A New Terrestrial Globe by J. Newton 1800.
- Author: NEWTON, John
- Publication place: [London]
- Publisher: J. Newton
- Publication date: 1800.
- Physical description: Globe, 12 hand-coloured engraved paper gores, clipped at 65 degrees latitude, with two polar calottes, over a papier mâché and plaster sphere, varnished, housed in original shagreen over paste-board clamshell case, rim painted red, with hooks and eyes, lined with two sets of 12 hand-coloured engraved celestial gores, varnished. A few areas of abrasion to the surface of the globe, celestial globe gores buckling in one or two places.
- Dimensions: Diameter: 70mm (2.75 inches).
- Inventory reference: 15664
During the first half of the nineteenth century the firm of Newton, together with Bardin and Cary, occupied a leading position in the manufacture of globes in London. The firm was established by John Newton in 1783 and operated originally from the Globe & Sun 128 Chancery Lane, moving to 97 Chancery Lane in 1803, before settling at 66 Chancery Lane in 1817.
John Newton (1759–1844) was trained by Thomas Bateman (fl1754-81), who had previously been apprenticed to Nathaniel Hill (fl1746-1768). Newton’s first globe was a revised edition of Hill’s 1754 pocket globe, which he published in 1783 in association with William Palmer. The partnership dissolved shortly after, and Newton continued to publish the pocket globe under his own name. John’s second son William Newton (1786–1861) joined the firm between 1814–1816, which traded under the name J. & W. Newton. In the same year the firm produced a new series of globes, including a new pocket globe.
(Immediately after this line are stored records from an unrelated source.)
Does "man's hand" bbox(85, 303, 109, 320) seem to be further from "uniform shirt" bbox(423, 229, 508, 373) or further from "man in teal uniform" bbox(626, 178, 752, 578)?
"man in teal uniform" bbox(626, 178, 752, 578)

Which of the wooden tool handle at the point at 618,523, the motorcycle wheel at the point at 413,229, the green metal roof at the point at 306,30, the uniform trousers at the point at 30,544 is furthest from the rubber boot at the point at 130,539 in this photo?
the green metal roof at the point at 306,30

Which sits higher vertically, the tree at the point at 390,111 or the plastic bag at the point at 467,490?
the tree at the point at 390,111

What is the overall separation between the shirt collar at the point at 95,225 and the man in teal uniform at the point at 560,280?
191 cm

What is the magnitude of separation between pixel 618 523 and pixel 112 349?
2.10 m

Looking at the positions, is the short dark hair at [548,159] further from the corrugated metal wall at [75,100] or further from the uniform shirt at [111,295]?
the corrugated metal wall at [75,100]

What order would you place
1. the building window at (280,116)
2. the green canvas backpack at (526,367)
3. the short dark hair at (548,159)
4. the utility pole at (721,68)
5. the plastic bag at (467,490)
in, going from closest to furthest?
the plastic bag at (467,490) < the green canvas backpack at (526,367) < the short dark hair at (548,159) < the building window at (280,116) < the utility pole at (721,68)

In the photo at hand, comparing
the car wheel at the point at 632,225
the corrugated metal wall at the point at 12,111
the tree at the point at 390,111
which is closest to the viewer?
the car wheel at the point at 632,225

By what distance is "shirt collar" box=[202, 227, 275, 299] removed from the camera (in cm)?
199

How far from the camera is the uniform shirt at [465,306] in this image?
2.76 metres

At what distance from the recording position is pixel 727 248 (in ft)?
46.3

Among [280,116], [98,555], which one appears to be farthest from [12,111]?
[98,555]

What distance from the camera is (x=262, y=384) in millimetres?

By the 1830s the firm was also active as a patent agent and was joined by Miles Berry, a civil engineer and patent agent, after which the firm was known as Newton, Berry & Son. In 1842, William’s eldest son, William Edward Newton (1818–1879), joined the business, followed by his brother Alfred Vincent Newton (1821–1900). The firm became known as W. Newton & Son, or once again, on the death of William, as simply Newton & Son from 1861 until about 1883.
Perhaps the greatest triumph for the Newton family was the Great Exhibition of 1851, where, aside from the globes they exhibited from 150 to 635mm (1 to 25 inches) in diameter, they were awarded a prize medal for a manuscript terrestrial globe of six feet in diameter.
The coastline of the Pacific northwest of America has been updated to show “Nootka”, following the Nootka Crisis of 1790; in Canada what was formerly referred to as “Unknown Parts” now shows the “Mackenzie River”, named after the Scottish explorer Alexander Mackenzie. The fur trapper had followed the river up in 1789 to try and reach the Pacific Ocean; finding the Arctic Ocean instead, he had named the river “The River of Disappointment” in frustration before it was renamed after him. The Cary brothers were the first to publish a pocket globe with the discovery in 1798, but Newton’s globe of 1800 also predates Mackenzie’s own maps of his findings in 1801.
The celestial cartography lining the inside of the case follows Hill’s globe of 1754 with astronomical details shown on a geocentric projection. Stars are represented by symbols, but a magnitude table is lacking. The Milky Way is labelled. The 48 Ptolemaic constellations and four of the non-Ptolemaic constellations are drawn. There are four of the southern constellations as well as those of Plancius and all those of Hevelius.